Motivos similares de aislamiento y flexibilidad me guiaron en la creación de Lucie Wilton. Quise que fuera una mujer tan independiente como era posible serlo en la Edad Media, y una mujer fuerte, tan diferente de las mujeres que Owen ha conocido en la corte y en campaña que, para complacerla, tiene que acordarse de su madre. Es una mujer ambiciosa, muy parecida a la reina Isabel I, que aprendió en la infancia que una mujer debe saber valerse por sí misma. Por desgracia, los farmacéuticos de York no se integraron sistemáticamente en un gremio hasta el siglo XV, cuando aparecen por primera vez en los documentos gremiales. Pero los gremios se desarrollaron de forma diferente en las diversas ciudades. Así, los farmacéuticos de París pertenecían al gremio de los cerveceros. Y en el París del siglo XIV, Lucie podría muy bien haberse hecho cargo de la farmacia a la muerte de su marido. De modo que la novelista ha trasvasado a York las normas gremiales de París, pero la historiadora ha procurado que dichas normas fuesen históricamente verdaderas. La autora de misterio apartó a Lucie de la pirámide social, pues es hija de un lord pero esposa de un maestro boticario, una mujer con un pasado conflictivo, y con habilidad y ambición suficientes para despertar una dosis satisfactoria de sospechas.
Casi todos mis personajes son ficticios, pero el viejo duque Enrique de Lancaster fue en realidad un héroe militar que murió en 1361. Juan de Gante, tercer hijo del rey Eduardo III, pasó a ser duque de Lancaster a la muerte de Enrique. John Thoresby fue a la vez lord canciller de Inglaterra y arzobispo de York, aunque renunció a su cargo como lord canciller hacia 1363. Pospuse su dimisión para poder enfocar su doble aspecto de estadista y eclesiástico, un hecho frecuente en la Inglaterra medieval. En la presente novela todavía se siente cómodo en este papel doble, pero más tarde lo encontrará intolerable. El arcediano Anselmo es una creación mía. Su carácter obsesivo era necesario para el argumento.
¿Y los Digby? Chaucer esbozó un sórdido e inverosímil emplazador en Los cuentos de Canterbury. ¿Qué clase de persona puede elegir un oficio así?

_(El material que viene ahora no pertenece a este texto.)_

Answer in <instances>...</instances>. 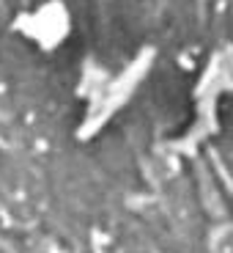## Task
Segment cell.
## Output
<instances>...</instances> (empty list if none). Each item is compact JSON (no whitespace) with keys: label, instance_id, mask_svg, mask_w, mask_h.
<instances>
[{"label":"cell","instance_id":"obj_1","mask_svg":"<svg viewBox=\"0 0 233 253\" xmlns=\"http://www.w3.org/2000/svg\"><path fill=\"white\" fill-rule=\"evenodd\" d=\"M8 31L38 55H55L74 36V8L66 0H28L14 11Z\"/></svg>","mask_w":233,"mask_h":253}]
</instances>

Owen ve una desagradable similitud entre su trabajo y el de Potter Digby. Pero Digby veía su empleo como un modo legítimo de salir de la miseria en que había crecido, en las orillas inundables del río, al norte de la abadía. El Ouse aun inunda los páramos después de las tormentas de invierno. En diciembre del año pasado (1992) desperté una madrugada y vi que la calle que daba al río, delante de mi casa, se había vuelto un lago congelado. De la noche a la mañana, el río había crecido varios metros. Al amanecer, que fue despejado y frío, el lago se congeló. Cuando las aguas se retiraron, quedó un barro helado que se derritió poco a poco. ¿Cómo sería la situación en el siglo XIV, cuando las chozas eran de barro y ramas?
Magda Digby, la madre de Potter, vive en un mundo propio. Un viejo barco vikingo, procedente del pasado de York, corona su casa y el personaje se expresa con arcaísmos. Magda es pura creación de la novelista y, tal vez, el personaje más real del libro. Como la yuxtaposición de la Inglaterra pagana y la cristiana en el Beowulf, Magda reúne el pasado y el presente. Está fuera del tiempo, como la ciudad de York que es en parte romana, en parte vikinga, en parte medieval, en parte victoriana y en parte moderna ciudad turística. Y aquí está la intriga.